João significa “Deus é misericórdia”. Ele vem e aponta a luz que é Jesus, aquele que salva (Cf. Jo 1, 7-12). Trabalhamos em nós o sentimento de misericórdia? Podemos dizer que nossa vida aponta a luz que é Jesus? Nossas atitudes correspondem a nossas palavras, às realidades que celebramos? “É preciso que ele cresça e que eu diminua” (Jo 3, 30).

Pe. Aureliano de Moura Lima, SDN

 

Fé confiante e as tempestades da vida

aureliano, 21.06.24

12º Domingo do TC - B - 23 de junho 2021.jpg

12º Domingo do Tempo Comum [23 de junho de 2024]

   [Mc 4,35-41]

A semente da fé lançada no coração humano pelo batismo precisa ser cultivada, regada, adubada para germinar, crescer e produzir frutos. O evangelista coloca Jesus fazendo um caminho com os discípulos. Depois de lhes falar a respeito da semente, leva-os a atravessar o mar. A fé vai ser provada.

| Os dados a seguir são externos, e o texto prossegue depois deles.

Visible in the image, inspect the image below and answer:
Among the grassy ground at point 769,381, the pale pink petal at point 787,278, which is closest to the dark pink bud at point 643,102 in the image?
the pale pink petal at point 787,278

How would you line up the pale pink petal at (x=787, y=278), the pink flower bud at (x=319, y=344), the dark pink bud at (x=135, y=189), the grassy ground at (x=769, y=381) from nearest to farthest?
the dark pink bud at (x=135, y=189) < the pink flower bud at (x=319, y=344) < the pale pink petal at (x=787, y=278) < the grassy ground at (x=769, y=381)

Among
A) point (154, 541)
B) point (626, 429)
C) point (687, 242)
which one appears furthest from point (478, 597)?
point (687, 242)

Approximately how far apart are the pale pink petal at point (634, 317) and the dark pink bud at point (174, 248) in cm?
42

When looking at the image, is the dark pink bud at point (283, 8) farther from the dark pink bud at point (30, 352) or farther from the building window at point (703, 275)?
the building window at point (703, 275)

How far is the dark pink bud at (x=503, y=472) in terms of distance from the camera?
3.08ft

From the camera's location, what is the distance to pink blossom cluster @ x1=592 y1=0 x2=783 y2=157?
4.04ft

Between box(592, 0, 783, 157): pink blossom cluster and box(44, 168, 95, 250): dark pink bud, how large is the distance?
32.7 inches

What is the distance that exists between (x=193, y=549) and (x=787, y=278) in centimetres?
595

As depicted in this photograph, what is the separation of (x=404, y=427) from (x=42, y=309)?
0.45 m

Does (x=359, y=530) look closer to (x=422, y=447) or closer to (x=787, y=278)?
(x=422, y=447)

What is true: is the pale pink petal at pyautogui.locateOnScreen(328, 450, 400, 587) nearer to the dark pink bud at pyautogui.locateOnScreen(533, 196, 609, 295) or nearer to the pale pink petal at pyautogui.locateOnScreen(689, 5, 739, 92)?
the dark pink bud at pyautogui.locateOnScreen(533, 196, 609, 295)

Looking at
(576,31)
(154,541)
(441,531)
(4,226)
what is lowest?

Não podemos perder de vista que Marcos é o evangelista do ‘segredo messiânico’. Ou seja, Jesus não se dá a conhecer plenamente enquanto caminha com eles. Diante dos sinais e palavras de poder de Jesus eles se inquietam: “Quem é este?”. A resposta virá somente no final, na entrega de Jesus na cruz. O centurião romano fará a profissão de fé: “Verdadeiramente, este homem era filho de Deus” (Mc 15,39). Em outras palavras, Jesus deve ser reconhecido na fé. Os sinais que ele realiza devem levar o discípulo a depositar nele total confiança. Com Jesus, o discípulo deve entregar-se confiante nas mãos do Pai. Nesta confiança realiza sua missão, sabendo que o Pai não abandona na morte aqueles que viveram como seu Filho Amado viveu.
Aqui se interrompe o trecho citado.